**Extracted data:**
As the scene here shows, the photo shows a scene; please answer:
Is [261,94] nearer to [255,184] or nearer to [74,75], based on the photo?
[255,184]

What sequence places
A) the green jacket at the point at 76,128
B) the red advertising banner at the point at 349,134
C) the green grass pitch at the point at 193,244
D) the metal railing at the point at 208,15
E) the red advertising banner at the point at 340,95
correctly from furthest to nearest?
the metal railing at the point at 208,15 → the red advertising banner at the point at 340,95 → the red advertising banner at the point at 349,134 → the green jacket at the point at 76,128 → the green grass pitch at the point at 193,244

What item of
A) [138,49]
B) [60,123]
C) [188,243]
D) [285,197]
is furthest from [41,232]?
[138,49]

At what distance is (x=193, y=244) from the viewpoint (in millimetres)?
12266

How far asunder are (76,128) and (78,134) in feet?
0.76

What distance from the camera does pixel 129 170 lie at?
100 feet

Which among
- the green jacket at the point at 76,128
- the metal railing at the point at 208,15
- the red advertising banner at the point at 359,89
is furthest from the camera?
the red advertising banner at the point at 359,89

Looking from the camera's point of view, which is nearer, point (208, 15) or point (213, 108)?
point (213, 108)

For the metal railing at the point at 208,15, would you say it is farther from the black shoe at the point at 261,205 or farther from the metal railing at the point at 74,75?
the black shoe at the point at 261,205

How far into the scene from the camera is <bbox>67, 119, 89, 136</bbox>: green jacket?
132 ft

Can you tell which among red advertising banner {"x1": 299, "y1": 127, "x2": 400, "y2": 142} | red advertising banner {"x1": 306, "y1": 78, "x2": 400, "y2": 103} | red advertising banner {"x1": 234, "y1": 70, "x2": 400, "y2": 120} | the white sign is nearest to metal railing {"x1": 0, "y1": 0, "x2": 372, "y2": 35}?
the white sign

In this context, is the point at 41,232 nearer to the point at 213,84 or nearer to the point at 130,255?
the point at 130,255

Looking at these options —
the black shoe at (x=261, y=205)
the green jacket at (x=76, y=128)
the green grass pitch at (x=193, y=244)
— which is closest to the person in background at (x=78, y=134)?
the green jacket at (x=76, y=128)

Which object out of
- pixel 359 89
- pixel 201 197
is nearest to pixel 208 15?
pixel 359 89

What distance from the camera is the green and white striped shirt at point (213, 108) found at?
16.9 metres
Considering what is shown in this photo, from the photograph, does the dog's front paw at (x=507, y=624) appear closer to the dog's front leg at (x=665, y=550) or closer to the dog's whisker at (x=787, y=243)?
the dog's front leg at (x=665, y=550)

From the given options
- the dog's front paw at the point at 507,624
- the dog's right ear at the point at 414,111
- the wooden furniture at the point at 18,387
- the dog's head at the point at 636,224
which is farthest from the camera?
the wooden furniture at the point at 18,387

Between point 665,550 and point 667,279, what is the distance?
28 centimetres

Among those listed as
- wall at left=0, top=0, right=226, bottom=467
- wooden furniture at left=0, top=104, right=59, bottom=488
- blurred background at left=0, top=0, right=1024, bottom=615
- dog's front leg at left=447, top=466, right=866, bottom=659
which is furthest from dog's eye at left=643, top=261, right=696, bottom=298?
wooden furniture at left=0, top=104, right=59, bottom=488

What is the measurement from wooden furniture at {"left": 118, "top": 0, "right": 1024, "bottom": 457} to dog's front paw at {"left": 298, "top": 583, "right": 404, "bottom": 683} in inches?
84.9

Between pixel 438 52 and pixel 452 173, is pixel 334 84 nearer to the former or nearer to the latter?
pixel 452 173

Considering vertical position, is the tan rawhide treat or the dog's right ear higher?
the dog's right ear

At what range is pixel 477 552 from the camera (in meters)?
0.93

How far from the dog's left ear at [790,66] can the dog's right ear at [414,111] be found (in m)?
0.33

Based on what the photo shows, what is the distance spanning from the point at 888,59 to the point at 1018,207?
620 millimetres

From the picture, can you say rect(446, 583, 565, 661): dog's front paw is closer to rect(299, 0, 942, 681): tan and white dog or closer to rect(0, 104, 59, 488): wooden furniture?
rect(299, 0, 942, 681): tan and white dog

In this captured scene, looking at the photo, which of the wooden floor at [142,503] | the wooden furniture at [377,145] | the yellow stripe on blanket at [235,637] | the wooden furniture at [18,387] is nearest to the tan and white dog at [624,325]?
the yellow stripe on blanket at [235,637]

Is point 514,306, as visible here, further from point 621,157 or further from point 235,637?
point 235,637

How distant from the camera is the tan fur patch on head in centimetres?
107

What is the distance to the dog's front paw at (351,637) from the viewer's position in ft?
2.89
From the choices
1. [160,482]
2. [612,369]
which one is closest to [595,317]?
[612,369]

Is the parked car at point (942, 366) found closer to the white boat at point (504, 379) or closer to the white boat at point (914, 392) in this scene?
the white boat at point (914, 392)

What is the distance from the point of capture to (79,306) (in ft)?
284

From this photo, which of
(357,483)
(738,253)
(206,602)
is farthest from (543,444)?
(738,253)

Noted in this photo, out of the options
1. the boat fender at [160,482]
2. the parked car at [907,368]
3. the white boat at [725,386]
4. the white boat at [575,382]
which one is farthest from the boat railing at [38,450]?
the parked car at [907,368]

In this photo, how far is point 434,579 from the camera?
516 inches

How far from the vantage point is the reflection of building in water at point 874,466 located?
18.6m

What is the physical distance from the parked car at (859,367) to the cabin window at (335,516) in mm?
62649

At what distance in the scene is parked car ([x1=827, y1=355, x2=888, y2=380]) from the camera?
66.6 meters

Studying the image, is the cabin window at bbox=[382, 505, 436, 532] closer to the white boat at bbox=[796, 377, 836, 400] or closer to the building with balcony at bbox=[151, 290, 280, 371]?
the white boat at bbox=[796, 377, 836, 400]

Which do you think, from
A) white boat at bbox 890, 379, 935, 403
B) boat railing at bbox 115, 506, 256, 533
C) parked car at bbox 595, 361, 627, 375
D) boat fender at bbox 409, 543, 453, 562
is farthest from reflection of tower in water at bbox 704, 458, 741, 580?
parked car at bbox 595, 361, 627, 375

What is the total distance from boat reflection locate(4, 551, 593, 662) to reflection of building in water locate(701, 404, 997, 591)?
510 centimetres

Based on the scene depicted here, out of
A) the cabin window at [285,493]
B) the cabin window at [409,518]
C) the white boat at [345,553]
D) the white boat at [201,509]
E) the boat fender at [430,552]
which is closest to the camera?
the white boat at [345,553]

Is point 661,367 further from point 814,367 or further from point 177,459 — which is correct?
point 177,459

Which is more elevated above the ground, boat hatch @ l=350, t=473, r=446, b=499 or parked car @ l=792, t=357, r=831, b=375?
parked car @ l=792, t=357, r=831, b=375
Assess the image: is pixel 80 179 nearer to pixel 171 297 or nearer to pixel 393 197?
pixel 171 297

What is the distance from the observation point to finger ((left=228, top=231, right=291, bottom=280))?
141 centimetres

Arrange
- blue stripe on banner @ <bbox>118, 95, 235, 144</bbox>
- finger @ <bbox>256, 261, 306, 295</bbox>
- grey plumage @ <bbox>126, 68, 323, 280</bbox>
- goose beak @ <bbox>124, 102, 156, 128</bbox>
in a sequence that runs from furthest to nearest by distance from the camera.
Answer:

**Task requirements:**
Return all of the records above word for word, with no changes.

**Task result:**
As the scene here shows, the photo shows a scene; please answer:
Is [261,94] nearer to [255,184] or nearer to [74,75], based on the photo?
[255,184]

What sequence places
A) the green jacket at the point at 76,128
B) the red advertising banner at the point at 349,134
C) the green grass pitch at the point at 193,244
D) the metal railing at the point at 208,15
E) the red advertising banner at the point at 340,95
correctly from furthest to nearest?
the metal railing at the point at 208,15 → the red advertising banner at the point at 340,95 → the red advertising banner at the point at 349,134 → the green jacket at the point at 76,128 → the green grass pitch at the point at 193,244

What item of
A) [138,49]
B) [60,123]
C) [188,243]
D) [285,197]
is furthest from [41,232]?
[138,49]

At what distance is (x=193, y=244) from the viewpoint (in millimetres)?
12266

How far asunder are (76,128) and (78,134) in feet?
0.76

What distance from the camera does pixel 129 170 lie at?
100 feet

Which among
- the green jacket at the point at 76,128
- the metal railing at the point at 208,15
- the red advertising banner at the point at 359,89
is furthest from the camera?
the red advertising banner at the point at 359,89

Looking from the camera's point of view, which is nearer, point (208, 15) or point (213, 108)?
point (213, 108)

For the metal railing at the point at 208,15, would you say it is farther from the black shoe at the point at 261,205 or farther from the metal railing at the point at 74,75?
the black shoe at the point at 261,205

How far into the scene from the camera is <bbox>67, 119, 89, 136</bbox>: green jacket?
132 ft

Can you tell which among red advertising banner {"x1": 299, "y1": 127, "x2": 400, "y2": 142} | red advertising banner {"x1": 306, "y1": 78, "x2": 400, "y2": 103} | red advertising banner {"x1": 234, "y1": 70, "x2": 400, "y2": 120} | the white sign is nearest to metal railing {"x1": 0, "y1": 0, "x2": 372, "y2": 35}?
the white sign

In this context, is the point at 41,232 nearer to the point at 213,84 or nearer to the point at 130,255?
the point at 130,255

Looking at these options —
the black shoe at (x=261, y=205)
the green jacket at (x=76, y=128)
the green grass pitch at (x=193, y=244)
— which is closest to the person in background at (x=78, y=134)?
the green jacket at (x=76, y=128)

Which object out of
- pixel 359 89
- pixel 201 197
is nearest to pixel 208 15?
pixel 359 89

What distance from the camera is the green and white striped shirt at point (213, 108) found at?
16.9 metres
Considering what is shown in this photo, from the photograph, does the dog's front paw at (x=507, y=624) appear closer to the dog's front leg at (x=665, y=550) or closer to the dog's whisker at (x=787, y=243)?
the dog's front leg at (x=665, y=550)

From the given options
- the dog's front paw at the point at 507,624
- the dog's right ear at the point at 414,111
- the wooden furniture at the point at 18,387
- the dog's head at the point at 636,224
which is farthest from the camera?
the wooden furniture at the point at 18,387

Between point 665,550 and point 667,279, what is the distance?
28 centimetres

Among those listed as
- wall at left=0, top=0, right=226, bottom=467
- wooden furniture at left=0, top=104, right=59, bottom=488
- blurred background at left=0, top=0, right=1024, bottom=615
- dog's front leg at left=447, top=466, right=866, bottom=659
which is furthest from dog's eye at left=643, top=261, right=696, bottom=298?
wooden furniture at left=0, top=104, right=59, bottom=488

What is the measurement from wooden furniture at {"left": 118, "top": 0, "right": 1024, "bottom": 457} to dog's front paw at {"left": 298, "top": 583, "right": 404, "bottom": 683} in inches?
84.9

Between pixel 438 52 and pixel 452 173, is pixel 334 84 nearer to the former or nearer to the latter?
pixel 452 173

Considering vertical position, is the tan rawhide treat or the dog's right ear higher?
the dog's right ear

At what range is pixel 477 552 from the camera (in meters)?
0.93

How far from the dog's left ear at [790,66] can the dog's right ear at [414,111] be found (in m)?
0.33

Based on what the photo shows, what is the distance spanning from the point at 888,59 to the point at 1018,207?
620 millimetres

From the picture, can you say rect(446, 583, 565, 661): dog's front paw is closer to rect(299, 0, 942, 681): tan and white dog or closer to rect(0, 104, 59, 488): wooden furniture?
rect(299, 0, 942, 681): tan and white dog

In this captured scene, looking at the photo, which of the wooden floor at [142,503] | the wooden furniture at [377,145] | the yellow stripe on blanket at [235,637] | the wooden furniture at [18,387] is nearest to the tan and white dog at [624,325]?
the yellow stripe on blanket at [235,637]

Is point 514,306, as visible here, further from point 621,157 or further from point 235,637?
point 235,637

How distant from the camera is the tan fur patch on head in centimetres?
107

What is the distance to the dog's front paw at (351,637) from the viewer's position in ft?
2.89
From the choices
1. [160,482]
2. [612,369]
which one is closest to [595,317]?
[612,369]

Is the parked car at point (942, 366) found closer to the white boat at point (504, 379) or closer to the white boat at point (914, 392) in this scene?
the white boat at point (914, 392)

What is the distance from the point of capture to (79,306) (in ft)?
284

From this photo, which of
(357,483)
(738,253)
(206,602)
is farthest from (543,444)?
(738,253)

Noted in this photo, out of the options
1. the boat fender at [160,482]
2. the parked car at [907,368]
3. the white boat at [725,386]
4. the white boat at [575,382]
which one is farthest from the boat railing at [38,450]?
the parked car at [907,368]

In this photo, how far is point 434,579 from the camera?
516 inches

How far from the vantage point is the reflection of building in water at point 874,466 located?
18.6m

What is the physical distance from the parked car at (859,367) to the cabin window at (335,516) in mm?
62649

At what distance in the scene is parked car ([x1=827, y1=355, x2=888, y2=380]) from the camera?
66.6 meters

Studying the image, is the cabin window at bbox=[382, 505, 436, 532] closer to the white boat at bbox=[796, 377, 836, 400] or closer to the building with balcony at bbox=[151, 290, 280, 371]?
the white boat at bbox=[796, 377, 836, 400]

Which do you think, from
A) white boat at bbox 890, 379, 935, 403
B) boat railing at bbox 115, 506, 256, 533
C) parked car at bbox 595, 361, 627, 375
D) boat fender at bbox 409, 543, 453, 562
is farthest from reflection of tower in water at bbox 704, 458, 741, 580?
parked car at bbox 595, 361, 627, 375

What is the total distance from boat reflection locate(4, 551, 593, 662) to reflection of building in water locate(701, 404, 997, 591)?
510 centimetres

Based on the scene depicted here, out of
A) the cabin window at [285,493]
B) the cabin window at [409,518]
C) the white boat at [345,553]
D) the white boat at [201,509]
E) the boat fender at [430,552]
which is closest to the camera?
the white boat at [345,553]

Is point 661,367 further from point 814,367 or further from point 177,459 — which is correct?
point 177,459

Which is more elevated above the ground, boat hatch @ l=350, t=473, r=446, b=499 or parked car @ l=792, t=357, r=831, b=375?
parked car @ l=792, t=357, r=831, b=375
Assess the image: is pixel 80 179 nearer to pixel 171 297 or nearer to pixel 393 197?
pixel 171 297

What is the distance from the observation point to finger ((left=228, top=231, right=291, bottom=280))?
141 centimetres

Arrange
- blue stripe on banner @ <bbox>118, 95, 235, 144</bbox>
- finger @ <bbox>256, 261, 306, 295</bbox>
- grey plumage @ <bbox>126, 68, 323, 280</bbox>
- goose beak @ <bbox>124, 102, 156, 128</bbox>
in a sequence that runs from furthest to nearest by distance from the camera.
Answer:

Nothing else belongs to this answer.